A Tale: Audit vs. Compliance
My phone rang the other day; it was the U.S. compliance officer at a large global business whom I know quite well. “Hey,” he said, “you know the statistic that more than half of internal audit people have felt pressure to cover up awkward findings in their work? I have a complaint about that.”
I am indeed familiar with that statistic, I said. What’s your complaint about it?
“That sometimes internal auditors are real [expletives] who don’t know what they’re talking about.”
And suddenly I had the subject of my next blog post.
To be fair, my CCO friend wasn’t challenging the idea that internal auditors sometimes face pressure from management to dilute their findings in an audit, or pressure not to audit certain parts of the business where problems were sure to be discovered. That statistic came from research the Institute of Internal Auditors published in 2016, where 55 percent of audit professionals said they’d faced that sort of pressure at least once in their career.
My CCO friend’s complaint was more that internal auditors can sometimes express an opinion about a corporate issue — like, say, the effectiveness of a compliance program — when they’re not well versed in the nuance of how compliance programs work. “So you have to correct them, as opposed to ‘pressuring’ them to change answers or findings,” he said. “Sometimes the report is outright wrong.”
For example, my friend said, an internal auditor at his global organization once reviewed the company’s anti-corruption program. (Background: my friend’s company has had FCPA trouble, significant enough that if I named the company you’d all say, “Oh, those guys.”) The auditor found an issue with a faulty control meant to prevent suspicious payments, and declared in an audit report: “This is a blatant violation of the FCPA.”
My friend had several objections to that. First, deciding that something is an FCPA violation is a legal question, and auditors aren’t qualified to make that call. (Valid point; corporate legal teams spend years wrangling with prosecutors over that question.) An auditor should avoid making such sweeping statements, especially if those statements go into a report that could be subject to discovery from regulators or opposing counsel sometime in the future.
Second, my friend said, sometimes an auditor will flag one control failure but not appreciate the larger picture, where other controls can keep misconduct in check. For example, his auditor flagged one control that failed to stop suspicious payments and labeled it “moderate.” Except, a second, backup control further down the payment process did work as intended, so the suspicious payments were never sent.
“So I can’t actually see what the issue is,” my friend continued. “Yes, one control failed, but the process as a whole did work effectively. So how is that a moderate finding?”
My CCO friend didn’t disagree that the control had failed, or that it should be fixed. He just viewed it as a “small” failure rather than a “moderate” one, and certainly nothing that warranted “This is a blatant violation!” going into a report.
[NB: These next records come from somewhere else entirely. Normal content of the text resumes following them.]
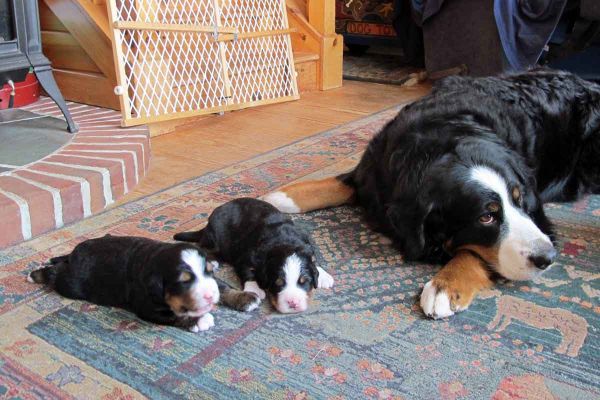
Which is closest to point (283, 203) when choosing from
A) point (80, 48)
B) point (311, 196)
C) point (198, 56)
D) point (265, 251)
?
point (311, 196)

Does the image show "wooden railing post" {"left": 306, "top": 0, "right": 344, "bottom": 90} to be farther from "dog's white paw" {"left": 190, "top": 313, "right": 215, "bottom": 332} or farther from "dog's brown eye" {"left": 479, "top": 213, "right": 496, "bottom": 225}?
"dog's white paw" {"left": 190, "top": 313, "right": 215, "bottom": 332}

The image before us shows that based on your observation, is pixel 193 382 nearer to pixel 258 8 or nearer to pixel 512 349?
pixel 512 349

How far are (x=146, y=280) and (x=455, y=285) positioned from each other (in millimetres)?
744

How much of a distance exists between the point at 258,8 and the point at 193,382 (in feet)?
9.98

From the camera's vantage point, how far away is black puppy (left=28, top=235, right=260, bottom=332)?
4.13 feet

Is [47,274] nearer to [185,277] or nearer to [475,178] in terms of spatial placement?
[185,277]

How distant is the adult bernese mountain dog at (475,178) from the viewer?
1.44 metres

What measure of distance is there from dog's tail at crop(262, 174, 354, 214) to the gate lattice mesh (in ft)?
3.78

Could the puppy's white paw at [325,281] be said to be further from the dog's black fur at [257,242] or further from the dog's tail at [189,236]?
the dog's tail at [189,236]

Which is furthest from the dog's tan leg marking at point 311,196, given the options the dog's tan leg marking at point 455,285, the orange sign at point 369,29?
the orange sign at point 369,29

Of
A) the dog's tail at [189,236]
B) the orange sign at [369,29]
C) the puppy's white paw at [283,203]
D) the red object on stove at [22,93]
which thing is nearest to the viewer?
the dog's tail at [189,236]

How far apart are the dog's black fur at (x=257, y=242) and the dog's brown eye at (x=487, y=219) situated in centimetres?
45

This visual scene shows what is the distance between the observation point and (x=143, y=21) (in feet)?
9.46

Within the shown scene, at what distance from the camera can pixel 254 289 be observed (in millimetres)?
1453
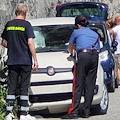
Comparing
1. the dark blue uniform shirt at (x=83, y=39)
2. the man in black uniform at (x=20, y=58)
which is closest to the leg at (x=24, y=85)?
the man in black uniform at (x=20, y=58)

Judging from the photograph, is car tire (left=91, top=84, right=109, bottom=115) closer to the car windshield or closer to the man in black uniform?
the car windshield

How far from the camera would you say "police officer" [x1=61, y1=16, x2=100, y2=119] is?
8883mm

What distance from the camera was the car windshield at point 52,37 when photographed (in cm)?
1015

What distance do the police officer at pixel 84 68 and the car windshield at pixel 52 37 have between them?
3.31ft

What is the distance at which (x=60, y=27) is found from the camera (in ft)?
35.1

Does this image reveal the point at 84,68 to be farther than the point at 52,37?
No

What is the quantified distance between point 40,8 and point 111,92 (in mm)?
11227

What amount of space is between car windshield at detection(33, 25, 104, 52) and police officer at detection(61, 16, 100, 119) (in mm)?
1009

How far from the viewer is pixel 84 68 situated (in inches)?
352

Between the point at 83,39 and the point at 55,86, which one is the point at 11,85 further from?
the point at 83,39

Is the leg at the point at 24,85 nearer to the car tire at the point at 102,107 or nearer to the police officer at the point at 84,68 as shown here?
the police officer at the point at 84,68

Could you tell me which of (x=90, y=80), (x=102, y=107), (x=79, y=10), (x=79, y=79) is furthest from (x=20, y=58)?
(x=79, y=10)

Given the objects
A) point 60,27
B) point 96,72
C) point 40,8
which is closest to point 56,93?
point 96,72

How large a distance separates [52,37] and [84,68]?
1.76m
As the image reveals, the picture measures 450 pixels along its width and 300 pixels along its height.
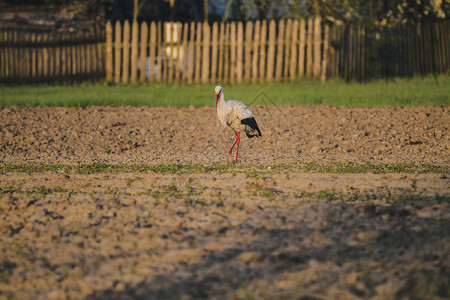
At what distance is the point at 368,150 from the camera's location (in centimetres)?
870

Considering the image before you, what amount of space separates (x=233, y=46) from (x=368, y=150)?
8.74 meters

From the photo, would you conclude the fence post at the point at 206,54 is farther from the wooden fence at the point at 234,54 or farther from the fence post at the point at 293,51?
the fence post at the point at 293,51

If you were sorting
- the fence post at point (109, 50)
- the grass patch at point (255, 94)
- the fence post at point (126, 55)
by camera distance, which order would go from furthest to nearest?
1. the fence post at point (109, 50)
2. the fence post at point (126, 55)
3. the grass patch at point (255, 94)

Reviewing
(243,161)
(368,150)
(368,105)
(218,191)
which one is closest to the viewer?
(218,191)

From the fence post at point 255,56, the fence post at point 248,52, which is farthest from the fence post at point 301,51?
the fence post at point 248,52

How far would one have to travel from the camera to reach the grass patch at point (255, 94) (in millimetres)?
12617

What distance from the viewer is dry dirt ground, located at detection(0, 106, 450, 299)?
3.71 metres

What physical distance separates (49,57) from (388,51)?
10.5m

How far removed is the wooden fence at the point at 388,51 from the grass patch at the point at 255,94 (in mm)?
960

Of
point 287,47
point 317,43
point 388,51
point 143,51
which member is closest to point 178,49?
point 143,51

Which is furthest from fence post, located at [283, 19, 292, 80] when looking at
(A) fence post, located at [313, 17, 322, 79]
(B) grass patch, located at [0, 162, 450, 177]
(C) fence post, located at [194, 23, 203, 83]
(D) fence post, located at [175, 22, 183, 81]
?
(B) grass patch, located at [0, 162, 450, 177]

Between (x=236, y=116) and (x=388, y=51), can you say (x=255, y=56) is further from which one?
(x=236, y=116)

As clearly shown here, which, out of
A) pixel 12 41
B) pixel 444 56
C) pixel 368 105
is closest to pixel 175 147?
pixel 368 105

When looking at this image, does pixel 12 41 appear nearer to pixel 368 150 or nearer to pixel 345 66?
pixel 345 66
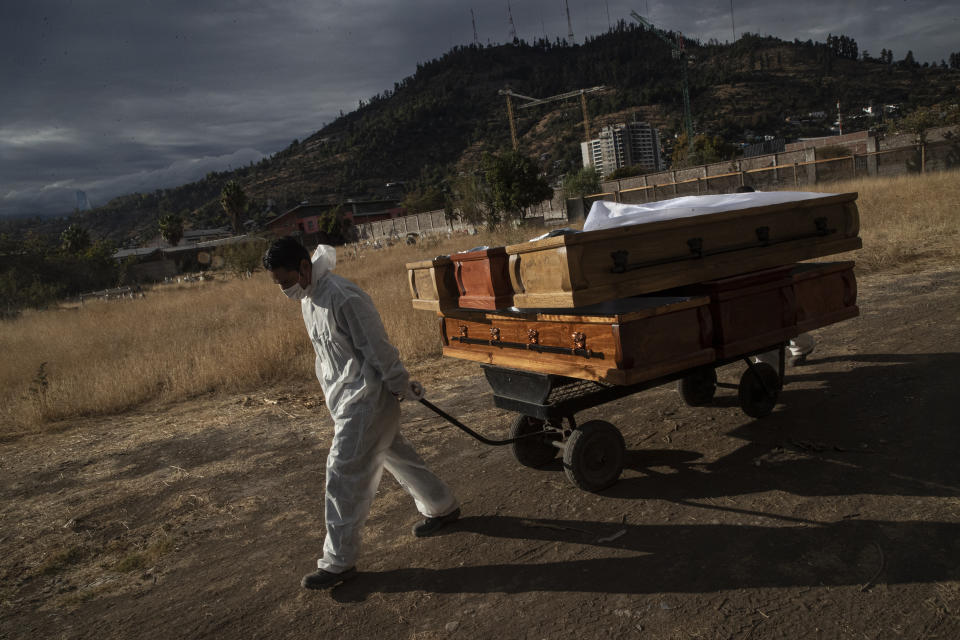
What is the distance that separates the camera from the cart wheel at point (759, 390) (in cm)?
485

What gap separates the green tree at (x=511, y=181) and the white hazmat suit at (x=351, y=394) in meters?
31.5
“In compliance at least, this can be completely benign and reasonable,” he said. “Sometimes internal audit [messes] it up, because they’re not professionals in the area … There are times when it’s a difference of views, and because we are supposed to be the experts in compliance, we expect them to take our views into account.”
Can’t We All Get Along?
My friend’s views are certainly provocative, and in the end they were pretty far removed from his original beef about the IIA statistic on auditors feeling pressure — but they weren’t wrong, either. On the contrary, they raise interesting questions about how internal audit can work well with other business units, especially other risk management functions like compliance.
I suspect that my internal audit friends would say my CCO friend had a bad experience with one auditor, who isn’t representative of good internal audit practice. For example, I know plenty of chief audit executives who recruit audit staff from within business operating units, so those people can help career auditors understand the business processes they’re auditing. That doesn’t seem to be what happened with my CCO friend.
It’s also worth remembering that most career auditors start by auditing financial controls. Once you start wandering into other fields such as a compliance program, you’re auditing policies and practices to guide human judgment. That’s not the same as auditing numbers and financial transactions; it’s a substantial change in lanes. Plenty of auditors can navigate that difference, but others can’t.
Perhaps the most fundamental issue, however, is person-to-person trust. Especially for global organizations where departments and staffs might be quite independent from each other, CCOs and CAEs need to foster a sense of mutual respect between each other and between their respective teams. My CCO friend, for example, likes the internal audit lead in the United States (“a great guy”). The auditor who gave him grief worked in an overseas unit, much closer to FCPA risk.
It’s not [expletive], people: personal relationships matter.